What the exercise asks — Give every line of the records below as a JSON list of strings, one string per line, skipping blank lines. Leave the pictures out.

::: Given data

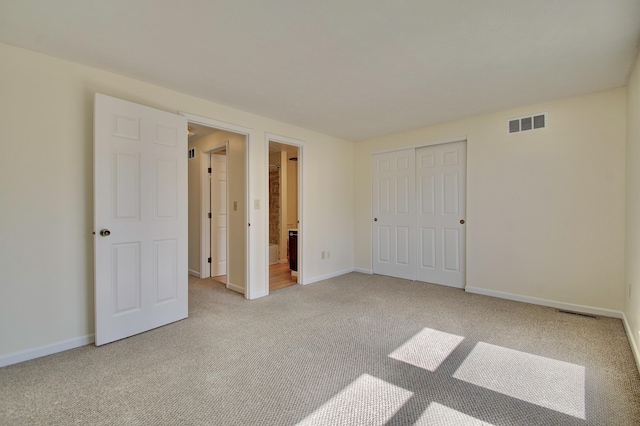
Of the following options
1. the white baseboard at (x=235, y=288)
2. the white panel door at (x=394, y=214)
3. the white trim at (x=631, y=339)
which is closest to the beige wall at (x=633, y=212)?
the white trim at (x=631, y=339)

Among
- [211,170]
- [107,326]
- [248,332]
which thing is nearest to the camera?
[107,326]

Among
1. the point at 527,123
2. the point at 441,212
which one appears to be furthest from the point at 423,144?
the point at 527,123

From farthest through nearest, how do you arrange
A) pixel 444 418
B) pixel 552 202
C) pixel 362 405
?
pixel 552 202, pixel 362 405, pixel 444 418

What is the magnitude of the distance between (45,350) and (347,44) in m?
3.38

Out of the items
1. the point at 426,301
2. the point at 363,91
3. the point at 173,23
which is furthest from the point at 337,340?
the point at 173,23

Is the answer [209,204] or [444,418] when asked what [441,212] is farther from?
[209,204]

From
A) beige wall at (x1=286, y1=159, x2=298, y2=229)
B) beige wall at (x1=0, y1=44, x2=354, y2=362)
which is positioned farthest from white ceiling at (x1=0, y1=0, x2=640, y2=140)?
beige wall at (x1=286, y1=159, x2=298, y2=229)

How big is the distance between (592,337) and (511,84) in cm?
246

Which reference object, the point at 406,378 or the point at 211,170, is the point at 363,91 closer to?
the point at 406,378

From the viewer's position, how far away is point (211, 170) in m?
4.91

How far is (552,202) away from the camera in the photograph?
3309 millimetres

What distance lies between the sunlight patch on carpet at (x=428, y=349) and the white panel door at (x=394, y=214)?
6.82 ft

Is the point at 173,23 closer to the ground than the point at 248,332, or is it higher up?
higher up

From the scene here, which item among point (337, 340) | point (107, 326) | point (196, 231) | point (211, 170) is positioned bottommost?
point (337, 340)
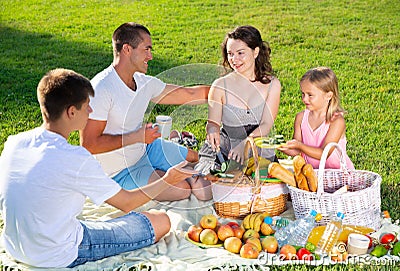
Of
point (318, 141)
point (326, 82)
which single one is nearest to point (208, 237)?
point (318, 141)

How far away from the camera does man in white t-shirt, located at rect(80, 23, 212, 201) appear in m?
4.04

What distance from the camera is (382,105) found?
635cm

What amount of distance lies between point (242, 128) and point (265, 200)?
48 cm

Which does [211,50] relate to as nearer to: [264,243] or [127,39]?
[127,39]

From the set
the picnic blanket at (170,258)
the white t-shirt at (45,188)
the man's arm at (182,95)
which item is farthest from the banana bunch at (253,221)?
the white t-shirt at (45,188)

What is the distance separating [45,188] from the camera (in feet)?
10.5

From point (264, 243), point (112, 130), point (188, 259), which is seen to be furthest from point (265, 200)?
point (112, 130)

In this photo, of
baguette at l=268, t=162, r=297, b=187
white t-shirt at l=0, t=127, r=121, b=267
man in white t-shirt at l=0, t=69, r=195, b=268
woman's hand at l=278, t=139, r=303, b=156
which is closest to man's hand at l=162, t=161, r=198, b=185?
man in white t-shirt at l=0, t=69, r=195, b=268

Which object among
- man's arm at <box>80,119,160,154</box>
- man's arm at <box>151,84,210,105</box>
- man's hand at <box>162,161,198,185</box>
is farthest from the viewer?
man's arm at <box>151,84,210,105</box>

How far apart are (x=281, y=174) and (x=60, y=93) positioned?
1437 millimetres

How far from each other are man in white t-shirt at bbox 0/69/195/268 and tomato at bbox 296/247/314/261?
37.7 inches

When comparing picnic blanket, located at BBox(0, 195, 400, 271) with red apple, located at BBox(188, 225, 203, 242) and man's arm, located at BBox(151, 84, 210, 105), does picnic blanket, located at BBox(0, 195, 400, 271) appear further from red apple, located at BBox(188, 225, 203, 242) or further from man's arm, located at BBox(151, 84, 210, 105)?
man's arm, located at BBox(151, 84, 210, 105)

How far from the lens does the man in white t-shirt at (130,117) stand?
4.04m

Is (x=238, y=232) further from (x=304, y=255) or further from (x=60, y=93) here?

::::::

Result —
[
  "Of the following options",
  "1. the white baseboard at (x=235, y=288)",
  "2. the white panel door at (x=394, y=214)",
  "3. the white trim at (x=631, y=339)",
  "which is closest to the beige wall at (x=633, y=212)?",
  "the white trim at (x=631, y=339)",
  "Among",
  "- [211,170]",
  "- [107,326]",
  "- [248,332]",
  "which thing is nearest to the camera?",
  "[107,326]",
  "Among",
  "1. the point at 527,123",
  "2. the point at 441,212",
  "which one appears to be furthest from the point at 423,144?",
  "the point at 527,123",
  "From farthest through nearest, how do you arrange",
  "A) pixel 444 418",
  "B) pixel 552 202",
  "C) pixel 362 405",
  "?",
  "pixel 552 202, pixel 362 405, pixel 444 418",
  "What is the magnitude of the distance between (45,350) and (347,44) in m?",
  "3.38",
  "Out of the items",
  "1. the point at 426,301",
  "2. the point at 363,91",
  "3. the point at 173,23",
  "which is furthest from the point at 337,340?",
  "the point at 173,23",
  "Is the answer [209,204] or [444,418] when asked what [441,212] is farther from?",
  "[209,204]",
  "From",
  "A) beige wall at (x1=286, y1=159, x2=298, y2=229)",
  "B) beige wall at (x1=0, y1=44, x2=354, y2=362)",
  "which is positioned farthest from white ceiling at (x1=0, y1=0, x2=640, y2=140)?",
  "beige wall at (x1=286, y1=159, x2=298, y2=229)",
  "How big is the distance between (592,337) and (511,84) in cm?",
  "246",
  "Which reference object, the point at 406,378 or the point at 211,170, is the point at 363,91 closer to?",
  "the point at 406,378",
  "From the viewer's position, how far away is point (211, 170) in m?",
  "4.91",
  "How far is (552,202) away from the camera in the photograph?",
  "3309 millimetres",
  "What distance lies between the sunlight patch on carpet at (x=428, y=349) and the white panel door at (x=394, y=214)?",
  "6.82 ft",
  "Is the point at 173,23 closer to the ground than the point at 248,332, or is it higher up?",
  "higher up",
  "From the scene here, which item among point (337, 340) | point (107, 326) | point (196, 231) | point (211, 170) is positioned bottommost?",
  "point (337, 340)",
  "Of",
  "point (318, 141)",
  "point (326, 82)",
  "which single one is nearest to point (208, 237)?",
  "point (318, 141)",
  "How far away from the camera does man in white t-shirt, located at rect(80, 23, 212, 201) appear in m?",
  "4.04",
  "What distance from the camera is (382,105) found?",
  "635cm",
  "What amount of distance lies between point (242, 128) and point (265, 200)?",
  "48 cm",
  "Which does [211,50] relate to as nearer to: [264,243] or [127,39]?",
  "[127,39]",
  "From the set",
  "the picnic blanket at (170,258)",
  "the white t-shirt at (45,188)",
  "the man's arm at (182,95)",
  "which item is farthest from the banana bunch at (253,221)?",
  "the white t-shirt at (45,188)",
  "What is the distance separating [45,188] from the camera (in feet)?",
  "10.5",
  "From point (264, 243), point (112, 130), point (188, 259), which is seen to be furthest from point (265, 200)?",
  "point (112, 130)",
  "In this photo, of",
  "baguette at l=268, t=162, r=297, b=187",
  "white t-shirt at l=0, t=127, r=121, b=267",
  "man in white t-shirt at l=0, t=69, r=195, b=268",
  "woman's hand at l=278, t=139, r=303, b=156",
  "which is closest to man's hand at l=162, t=161, r=198, b=185?",
  "man in white t-shirt at l=0, t=69, r=195, b=268",
  "Which object among",
  "- man's arm at <box>80,119,160,154</box>",
  "- man's arm at <box>151,84,210,105</box>",
  "- man's hand at <box>162,161,198,185</box>",
  "is farthest from the viewer?",
  "man's arm at <box>151,84,210,105</box>",
  "How far apart are (x=281, y=174) and (x=60, y=93) positioned?",
  "1437 millimetres",
  "How far from each other are man in white t-shirt at bbox 0/69/195/268 and tomato at bbox 296/247/314/261?",
  "37.7 inches",
  "When comparing picnic blanket, located at BBox(0, 195, 400, 271) with red apple, located at BBox(188, 225, 203, 242) and man's arm, located at BBox(151, 84, 210, 105), does picnic blanket, located at BBox(0, 195, 400, 271) appear further from red apple, located at BBox(188, 225, 203, 242) or further from man's arm, located at BBox(151, 84, 210, 105)?",
  "man's arm, located at BBox(151, 84, 210, 105)",
  "How far from the lens does the man in white t-shirt at (130,117) stand?",
  "4.04m",
  "Is (x=238, y=232) further from (x=304, y=255) or further from (x=60, y=93) here?"
]